Enter the monkey. He's been trained to engage in a task, and the sadistic researchers randomly give him a reward (fruit juice) every so often after he completes that task, all the while recording the neurotransmitter output from certain dopamine neurons in his brain (it involves lots of straws. not really). Anyway, they change the frequency of reward after completing the task in each different set of trials, so that in some sets monkey gets the reward 0% of the time, 100%, 25%, 50%, and so on. They also chage the magnitude of the reward from small to medium, medium to large, and small to large. What do they find? Single dopamine neurons have the discriminatory ability to measure the frequency and magnitude of reward, and even better, they highest amount of activation comes from a reward that comes only 50% of the time and varies from small to high in magnitude. Which is to say that monkeys, and people, get the biggest kick from the HIGHEST amount of uncertainty when engaging in a task that involves reward. When the give the monkey the reward 100% of the time, the dopamine neurons don't even fire, and when they only give them the medium to high reward possibility, they don't fire as much as with the small to large possibility.
Vegas has already figured all of this out, by the way; just think of the way a slot machine is designed. Varialbe reward from nothing to $$$$$, and they are usually set to pay out "something" just under 50% of the time. Savor all this as it fries your circuits.
Oh, and that graph comes from this study, but I just included it cause anything that has licking duration and reward probability in it gets my attention.

2 Comments:

Blogger ryanerik said...

Could these effects be multiplied if you combined the addiction of drugs with the addiction of gambling?

Like, monkey pulls the lever, and 50% of times he gets a refreshing puff of freebased cocaine.

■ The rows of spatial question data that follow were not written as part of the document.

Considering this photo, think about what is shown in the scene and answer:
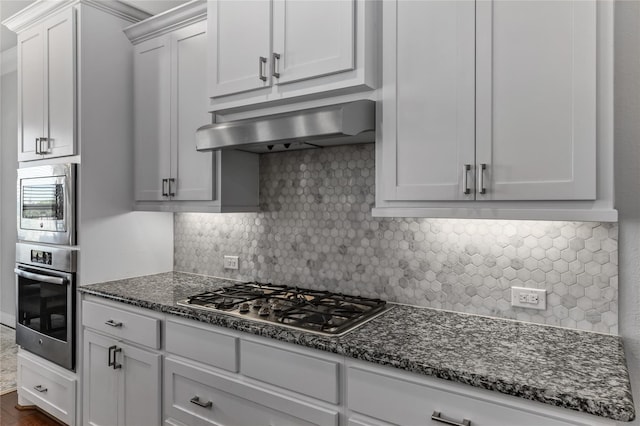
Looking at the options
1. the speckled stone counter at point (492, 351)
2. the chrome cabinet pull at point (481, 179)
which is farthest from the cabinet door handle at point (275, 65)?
the speckled stone counter at point (492, 351)

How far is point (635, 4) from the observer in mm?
1572

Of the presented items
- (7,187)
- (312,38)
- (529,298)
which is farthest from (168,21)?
(7,187)

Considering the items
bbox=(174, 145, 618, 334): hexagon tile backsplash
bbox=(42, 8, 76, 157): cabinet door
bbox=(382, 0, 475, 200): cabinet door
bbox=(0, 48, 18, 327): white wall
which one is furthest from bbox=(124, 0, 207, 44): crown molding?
bbox=(0, 48, 18, 327): white wall

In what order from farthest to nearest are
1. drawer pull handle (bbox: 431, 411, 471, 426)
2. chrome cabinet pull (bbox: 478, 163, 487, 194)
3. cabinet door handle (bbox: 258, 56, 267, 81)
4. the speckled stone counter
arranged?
cabinet door handle (bbox: 258, 56, 267, 81) < chrome cabinet pull (bbox: 478, 163, 487, 194) < drawer pull handle (bbox: 431, 411, 471, 426) < the speckled stone counter

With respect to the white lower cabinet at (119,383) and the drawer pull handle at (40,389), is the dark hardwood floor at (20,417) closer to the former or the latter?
the drawer pull handle at (40,389)

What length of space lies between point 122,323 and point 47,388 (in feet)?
3.38

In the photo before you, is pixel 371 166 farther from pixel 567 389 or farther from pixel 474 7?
pixel 567 389

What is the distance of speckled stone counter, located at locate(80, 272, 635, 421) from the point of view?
1.16 m

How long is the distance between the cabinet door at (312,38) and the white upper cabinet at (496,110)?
6.4 inches

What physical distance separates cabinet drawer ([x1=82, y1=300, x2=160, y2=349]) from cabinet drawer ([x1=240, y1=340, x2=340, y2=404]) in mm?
613

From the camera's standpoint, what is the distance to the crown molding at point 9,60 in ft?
14.5

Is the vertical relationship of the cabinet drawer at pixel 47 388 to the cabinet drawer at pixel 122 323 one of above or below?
below

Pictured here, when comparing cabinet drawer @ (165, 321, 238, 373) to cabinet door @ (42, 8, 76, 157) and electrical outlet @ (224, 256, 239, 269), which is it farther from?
cabinet door @ (42, 8, 76, 157)

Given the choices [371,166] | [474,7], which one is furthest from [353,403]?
[474,7]
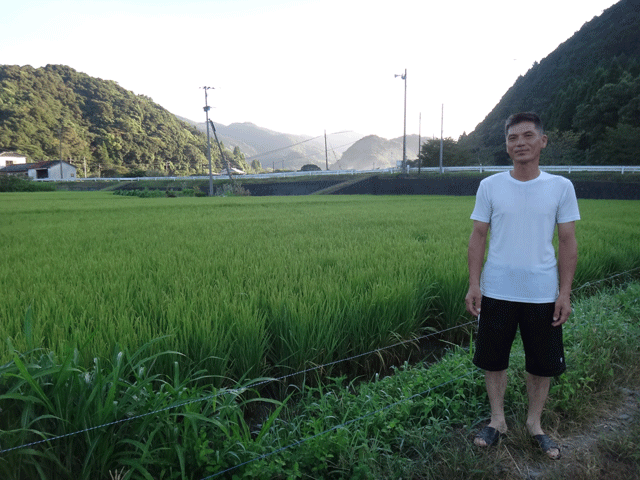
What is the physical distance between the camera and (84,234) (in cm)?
573

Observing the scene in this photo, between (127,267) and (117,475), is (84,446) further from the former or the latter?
(127,267)

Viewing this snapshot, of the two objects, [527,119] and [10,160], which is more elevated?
[10,160]

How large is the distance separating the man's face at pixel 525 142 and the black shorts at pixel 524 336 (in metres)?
0.56

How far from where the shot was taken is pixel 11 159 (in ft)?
173

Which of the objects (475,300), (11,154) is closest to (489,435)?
(475,300)

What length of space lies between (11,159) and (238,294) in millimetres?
65343

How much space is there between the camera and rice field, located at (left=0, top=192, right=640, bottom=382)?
1809 millimetres

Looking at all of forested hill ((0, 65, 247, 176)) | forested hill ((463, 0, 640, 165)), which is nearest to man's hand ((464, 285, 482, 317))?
forested hill ((463, 0, 640, 165))

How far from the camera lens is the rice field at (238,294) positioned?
181 centimetres

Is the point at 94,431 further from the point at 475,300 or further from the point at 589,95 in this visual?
the point at 589,95

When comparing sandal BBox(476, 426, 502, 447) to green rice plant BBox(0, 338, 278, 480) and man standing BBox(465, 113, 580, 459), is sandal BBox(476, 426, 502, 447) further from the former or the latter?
green rice plant BBox(0, 338, 278, 480)

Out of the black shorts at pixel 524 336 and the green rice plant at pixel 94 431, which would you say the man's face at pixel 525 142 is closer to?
the black shorts at pixel 524 336

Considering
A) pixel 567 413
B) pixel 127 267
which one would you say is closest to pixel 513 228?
pixel 567 413

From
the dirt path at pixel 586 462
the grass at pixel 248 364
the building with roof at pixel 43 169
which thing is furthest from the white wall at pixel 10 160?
the dirt path at pixel 586 462
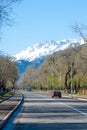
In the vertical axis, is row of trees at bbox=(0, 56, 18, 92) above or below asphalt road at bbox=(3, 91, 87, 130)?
above

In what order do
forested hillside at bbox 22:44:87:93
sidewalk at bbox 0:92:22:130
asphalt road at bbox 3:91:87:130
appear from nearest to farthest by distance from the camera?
asphalt road at bbox 3:91:87:130
sidewalk at bbox 0:92:22:130
forested hillside at bbox 22:44:87:93

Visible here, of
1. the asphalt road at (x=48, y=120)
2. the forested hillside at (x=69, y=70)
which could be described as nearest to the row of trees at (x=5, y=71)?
the forested hillside at (x=69, y=70)

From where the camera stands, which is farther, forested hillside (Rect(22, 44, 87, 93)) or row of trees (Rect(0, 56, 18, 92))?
forested hillside (Rect(22, 44, 87, 93))

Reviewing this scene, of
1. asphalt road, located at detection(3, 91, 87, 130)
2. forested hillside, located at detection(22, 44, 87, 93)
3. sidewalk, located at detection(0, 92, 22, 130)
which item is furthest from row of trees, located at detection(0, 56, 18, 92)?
asphalt road, located at detection(3, 91, 87, 130)

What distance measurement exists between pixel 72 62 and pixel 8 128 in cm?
11822

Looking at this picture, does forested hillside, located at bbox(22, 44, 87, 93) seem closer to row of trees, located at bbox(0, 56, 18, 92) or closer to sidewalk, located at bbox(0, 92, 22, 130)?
row of trees, located at bbox(0, 56, 18, 92)

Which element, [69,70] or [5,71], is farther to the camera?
[69,70]

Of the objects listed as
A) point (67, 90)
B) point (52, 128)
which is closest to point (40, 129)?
point (52, 128)

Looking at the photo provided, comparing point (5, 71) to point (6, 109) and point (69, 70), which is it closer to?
point (69, 70)

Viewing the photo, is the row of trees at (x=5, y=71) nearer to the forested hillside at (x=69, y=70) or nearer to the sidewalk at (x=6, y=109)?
the forested hillside at (x=69, y=70)

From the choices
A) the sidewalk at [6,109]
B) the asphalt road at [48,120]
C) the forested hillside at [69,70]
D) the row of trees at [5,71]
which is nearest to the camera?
the asphalt road at [48,120]

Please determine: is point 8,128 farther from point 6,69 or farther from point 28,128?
point 6,69

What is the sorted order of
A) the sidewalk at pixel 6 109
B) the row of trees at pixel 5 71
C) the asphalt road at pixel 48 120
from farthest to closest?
the row of trees at pixel 5 71, the sidewalk at pixel 6 109, the asphalt road at pixel 48 120

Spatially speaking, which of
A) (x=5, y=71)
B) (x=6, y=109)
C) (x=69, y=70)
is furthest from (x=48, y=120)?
(x=69, y=70)
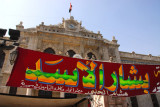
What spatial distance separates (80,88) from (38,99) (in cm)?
188

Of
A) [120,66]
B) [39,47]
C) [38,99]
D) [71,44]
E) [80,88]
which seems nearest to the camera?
[38,99]

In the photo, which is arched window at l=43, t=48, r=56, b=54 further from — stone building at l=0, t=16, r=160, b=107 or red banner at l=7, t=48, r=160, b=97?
red banner at l=7, t=48, r=160, b=97

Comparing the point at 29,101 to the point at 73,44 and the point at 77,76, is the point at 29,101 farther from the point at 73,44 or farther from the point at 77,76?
the point at 73,44

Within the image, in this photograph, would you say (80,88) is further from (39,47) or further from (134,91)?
(39,47)

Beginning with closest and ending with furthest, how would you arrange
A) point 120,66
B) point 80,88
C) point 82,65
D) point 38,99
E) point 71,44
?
point 38,99, point 80,88, point 82,65, point 120,66, point 71,44

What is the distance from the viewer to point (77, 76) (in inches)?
231

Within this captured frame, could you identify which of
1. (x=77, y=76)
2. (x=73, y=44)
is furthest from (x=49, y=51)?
(x=77, y=76)

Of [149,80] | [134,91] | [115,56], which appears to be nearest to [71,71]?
[134,91]

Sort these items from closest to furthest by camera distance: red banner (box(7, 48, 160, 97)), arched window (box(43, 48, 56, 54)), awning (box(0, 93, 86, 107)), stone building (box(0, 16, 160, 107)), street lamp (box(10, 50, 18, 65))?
1. street lamp (box(10, 50, 18, 65))
2. awning (box(0, 93, 86, 107))
3. red banner (box(7, 48, 160, 97))
4. stone building (box(0, 16, 160, 107))
5. arched window (box(43, 48, 56, 54))

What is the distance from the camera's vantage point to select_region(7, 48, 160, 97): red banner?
17.0 ft

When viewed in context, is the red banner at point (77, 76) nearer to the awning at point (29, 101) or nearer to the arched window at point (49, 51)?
the awning at point (29, 101)

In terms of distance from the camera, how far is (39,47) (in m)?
14.8

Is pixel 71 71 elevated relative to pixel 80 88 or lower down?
elevated

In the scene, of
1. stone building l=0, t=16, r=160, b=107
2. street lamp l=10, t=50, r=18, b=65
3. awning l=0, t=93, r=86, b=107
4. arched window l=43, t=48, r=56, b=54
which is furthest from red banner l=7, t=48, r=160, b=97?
arched window l=43, t=48, r=56, b=54
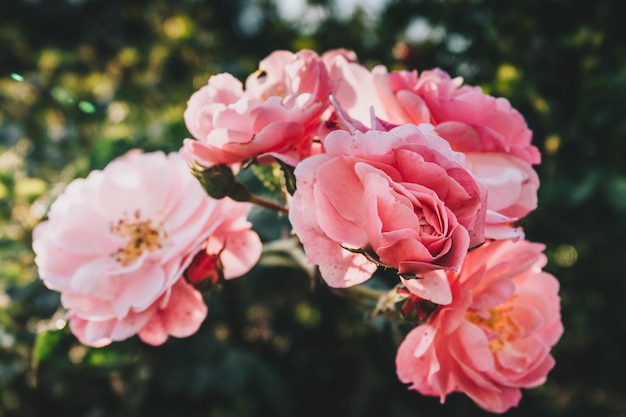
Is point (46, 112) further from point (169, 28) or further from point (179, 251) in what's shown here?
point (179, 251)

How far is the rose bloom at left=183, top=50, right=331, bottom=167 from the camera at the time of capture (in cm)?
56

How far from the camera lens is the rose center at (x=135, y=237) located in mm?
778

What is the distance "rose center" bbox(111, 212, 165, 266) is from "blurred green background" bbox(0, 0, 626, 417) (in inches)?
5.0

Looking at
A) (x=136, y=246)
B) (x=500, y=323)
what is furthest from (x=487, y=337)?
(x=136, y=246)

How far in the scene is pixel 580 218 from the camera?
55.9 inches

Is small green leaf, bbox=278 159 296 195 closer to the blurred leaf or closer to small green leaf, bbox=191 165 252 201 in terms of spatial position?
small green leaf, bbox=191 165 252 201

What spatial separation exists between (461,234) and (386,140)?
93 mm

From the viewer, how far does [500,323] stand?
70 centimetres

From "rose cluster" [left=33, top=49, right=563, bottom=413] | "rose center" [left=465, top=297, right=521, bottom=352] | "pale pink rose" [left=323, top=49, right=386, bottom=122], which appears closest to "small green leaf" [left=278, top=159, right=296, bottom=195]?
"rose cluster" [left=33, top=49, right=563, bottom=413]

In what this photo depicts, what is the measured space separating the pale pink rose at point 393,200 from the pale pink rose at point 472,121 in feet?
0.37

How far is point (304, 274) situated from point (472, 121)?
92 cm

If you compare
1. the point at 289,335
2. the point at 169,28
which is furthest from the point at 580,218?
the point at 169,28

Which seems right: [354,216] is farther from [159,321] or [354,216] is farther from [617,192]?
[617,192]

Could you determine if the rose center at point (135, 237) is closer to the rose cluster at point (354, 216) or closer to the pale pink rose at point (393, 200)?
the rose cluster at point (354, 216)
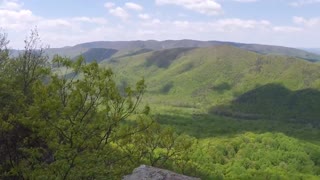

What about other non-chemical addictions like sex or shoplifiting or something...pretty much the same factors at work?

4:03 PM  
Blogger imderek said...

I can see how the reward in sex and shoplifting is uncertain, and therefore stimulating and addictive. What happens if the reward system is omitted from the experiment though? Will the dopamine receptors react similarly? Or does there actually need to be a physical reward, or the reward be replaced by another reward? How important is the physical reward, could it be anything even remotely pleasurable? Could, for example, slot machines just give out small or large sips of fruit juice %50 of the time? Or would only monkeys be playing those slots?